Activity
Return, from the data that follows, each line that holds the word "site".

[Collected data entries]
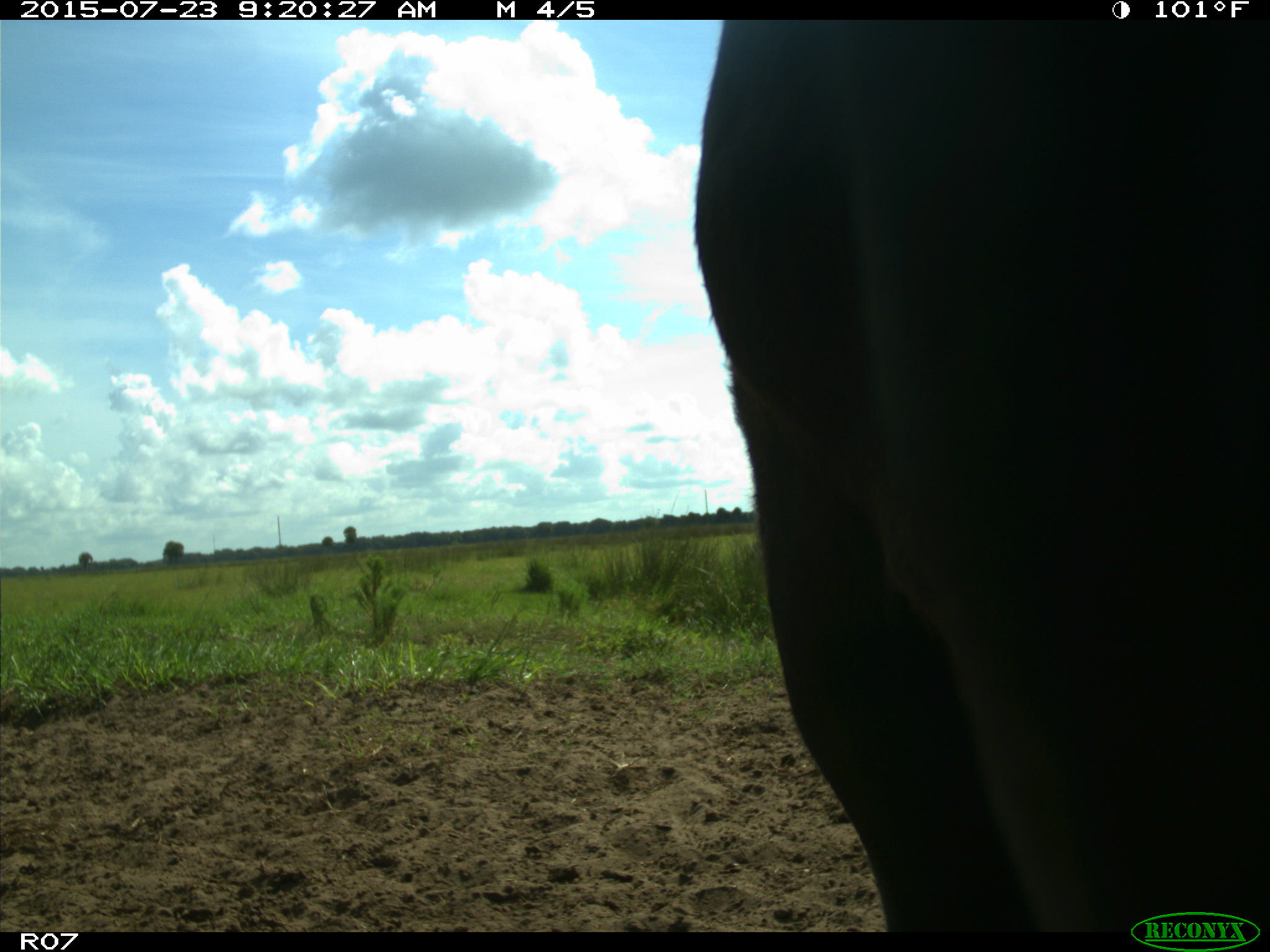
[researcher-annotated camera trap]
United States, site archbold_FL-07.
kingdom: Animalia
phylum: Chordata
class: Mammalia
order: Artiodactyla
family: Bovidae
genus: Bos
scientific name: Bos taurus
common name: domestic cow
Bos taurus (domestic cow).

* * *

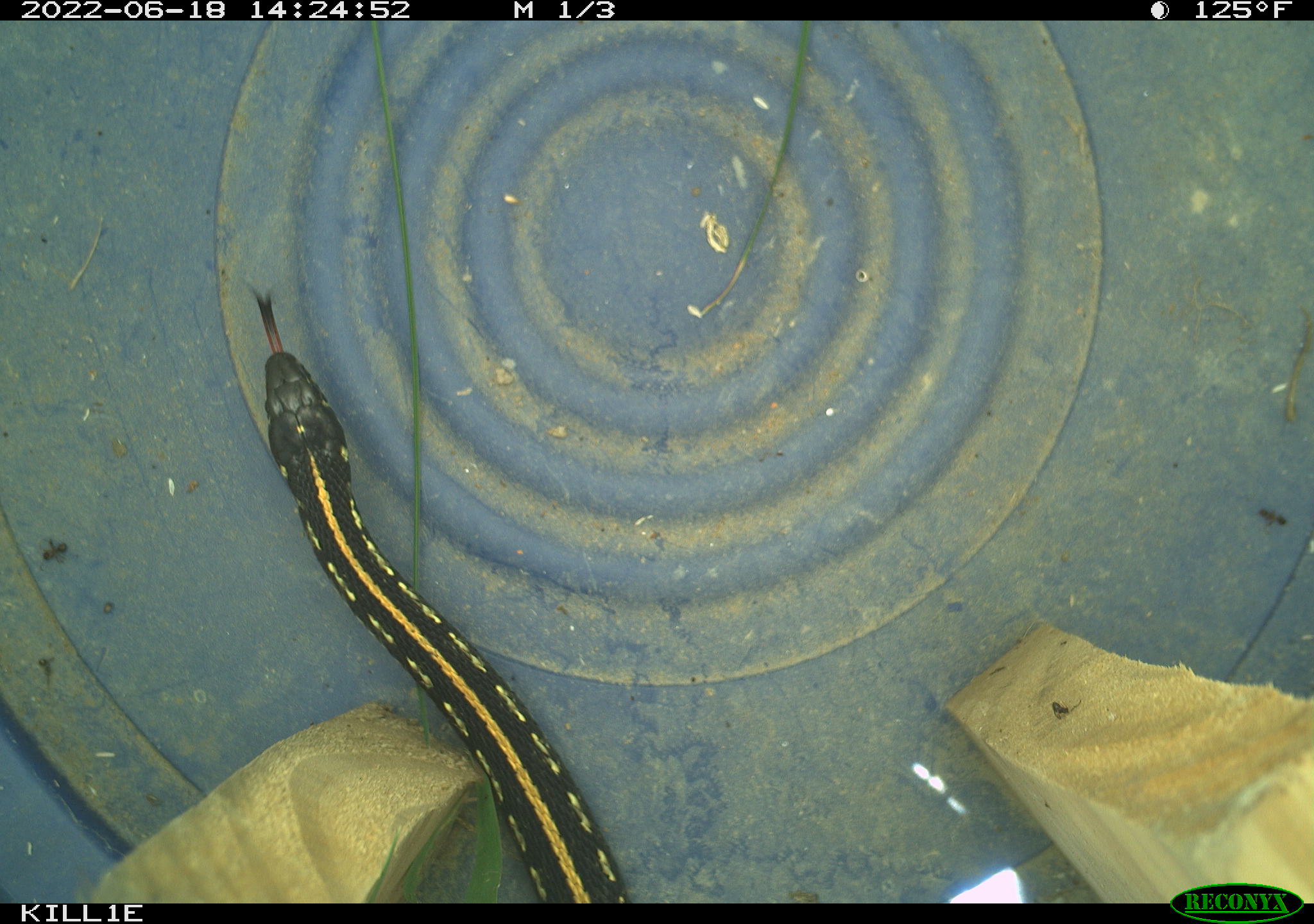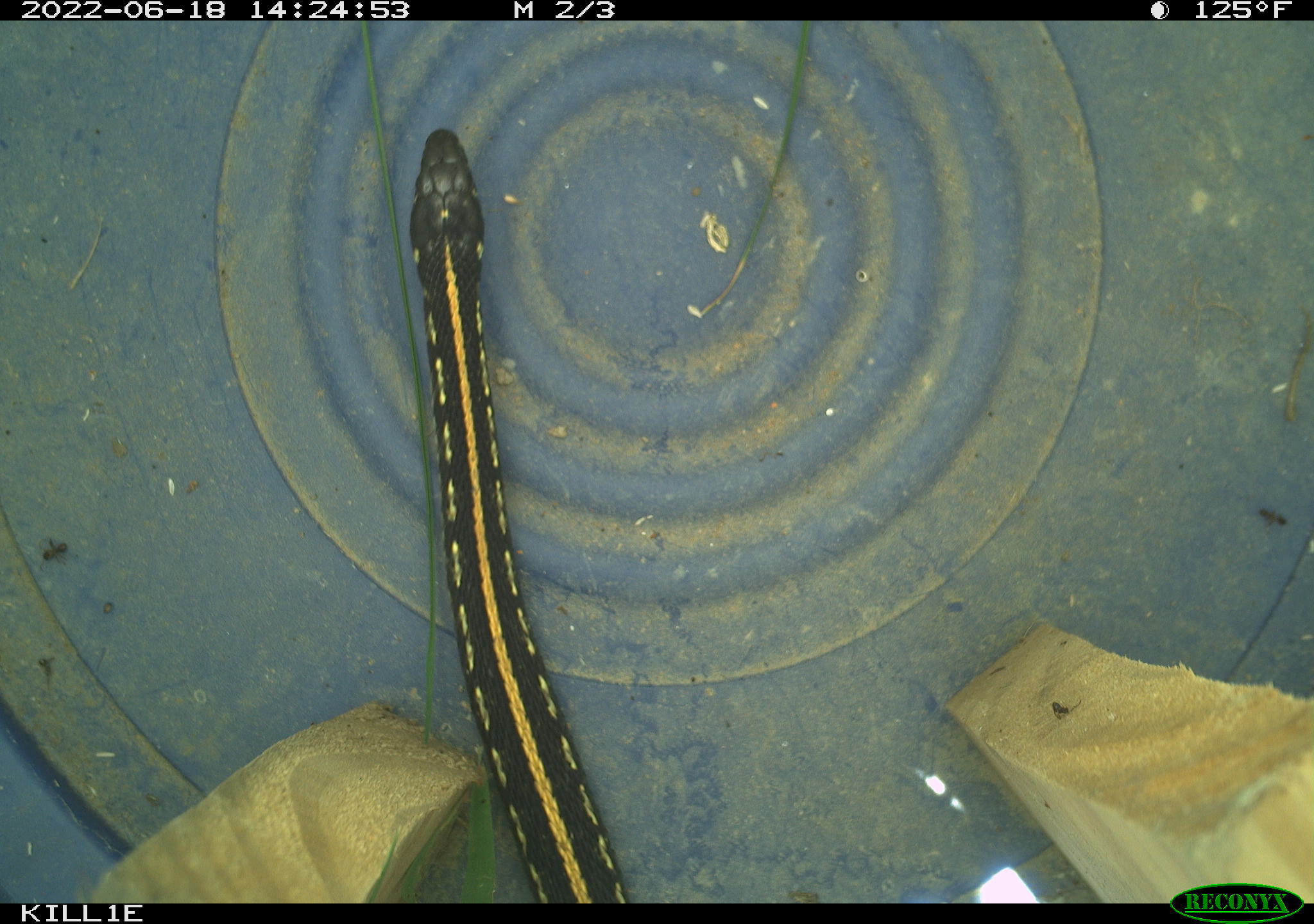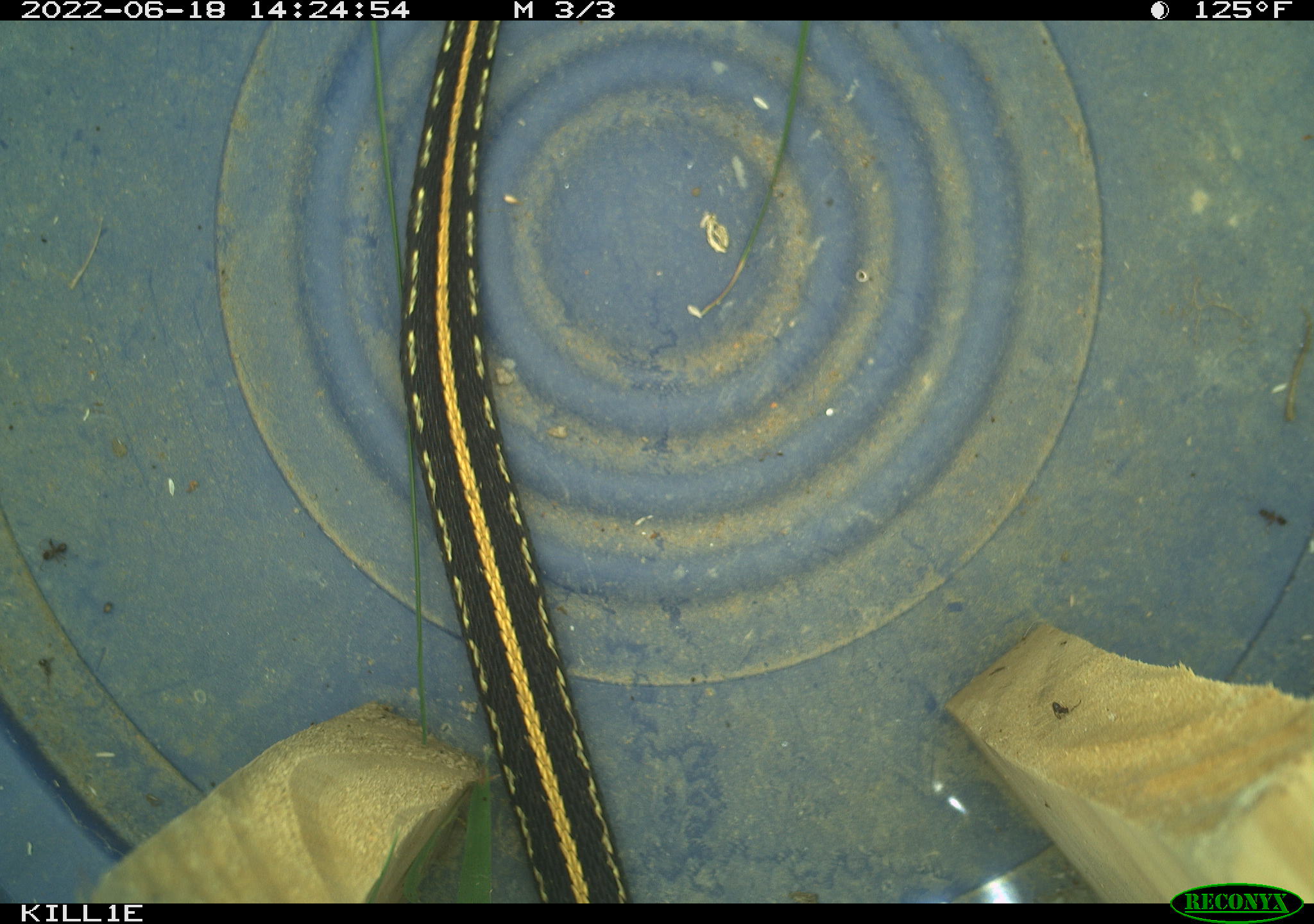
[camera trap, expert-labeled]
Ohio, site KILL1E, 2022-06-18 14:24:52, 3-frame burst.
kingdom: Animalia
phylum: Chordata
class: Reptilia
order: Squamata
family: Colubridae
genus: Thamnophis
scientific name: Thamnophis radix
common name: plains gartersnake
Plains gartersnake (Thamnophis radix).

* * *

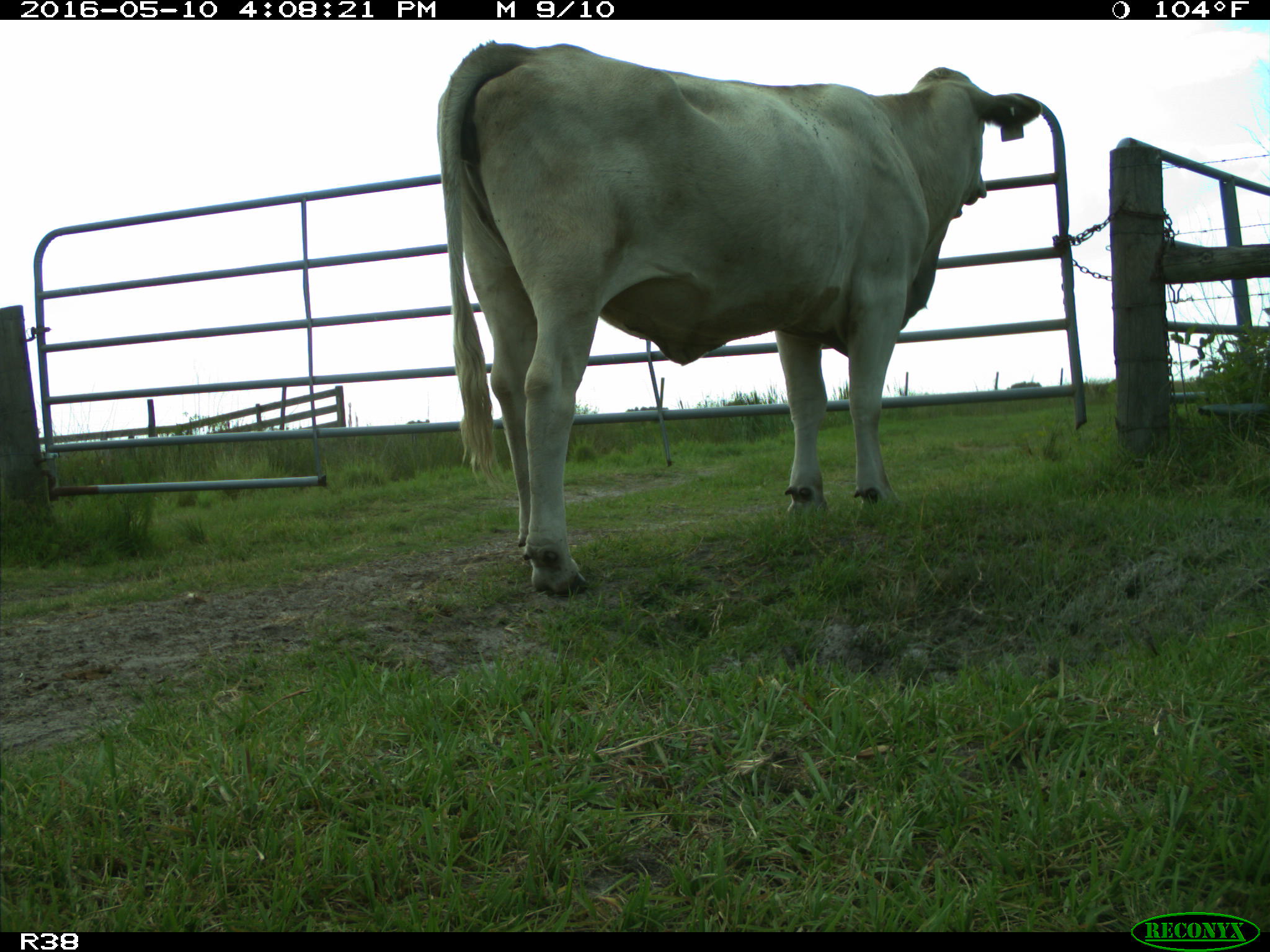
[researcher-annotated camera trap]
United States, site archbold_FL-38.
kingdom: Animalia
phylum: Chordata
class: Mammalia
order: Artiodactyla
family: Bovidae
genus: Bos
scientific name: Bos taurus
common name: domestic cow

Response for this exercise
United States, site archbold_FL-07.
Ohio, site KILL1E, 2022-06-18 14:24:52, 3-frame burst.
United States, site archbold_FL-38.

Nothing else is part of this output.